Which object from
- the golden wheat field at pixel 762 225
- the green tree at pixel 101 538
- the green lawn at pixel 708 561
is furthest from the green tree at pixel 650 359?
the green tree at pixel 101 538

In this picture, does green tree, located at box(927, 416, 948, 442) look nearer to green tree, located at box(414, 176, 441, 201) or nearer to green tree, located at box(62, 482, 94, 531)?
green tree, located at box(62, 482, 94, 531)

...

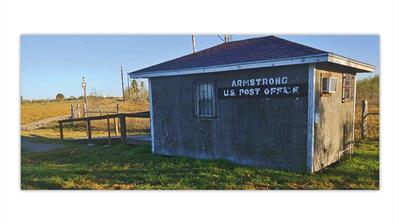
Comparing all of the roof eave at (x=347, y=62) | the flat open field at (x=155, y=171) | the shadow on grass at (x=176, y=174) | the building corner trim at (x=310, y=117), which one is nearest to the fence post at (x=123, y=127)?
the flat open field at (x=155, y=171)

EXERCISE: Please report every line of the entries above that contains the word "tree", treating uppercase and lowercase as different.

RESPONSE:
- the green tree at pixel 101 538
is furthest from the green tree at pixel 650 359?
the green tree at pixel 101 538
In this picture, does green tree, located at box(927, 416, 948, 442) look nearer to green tree, located at box(414, 176, 441, 201) or nearer to green tree, located at box(62, 482, 94, 531)?
green tree, located at box(62, 482, 94, 531)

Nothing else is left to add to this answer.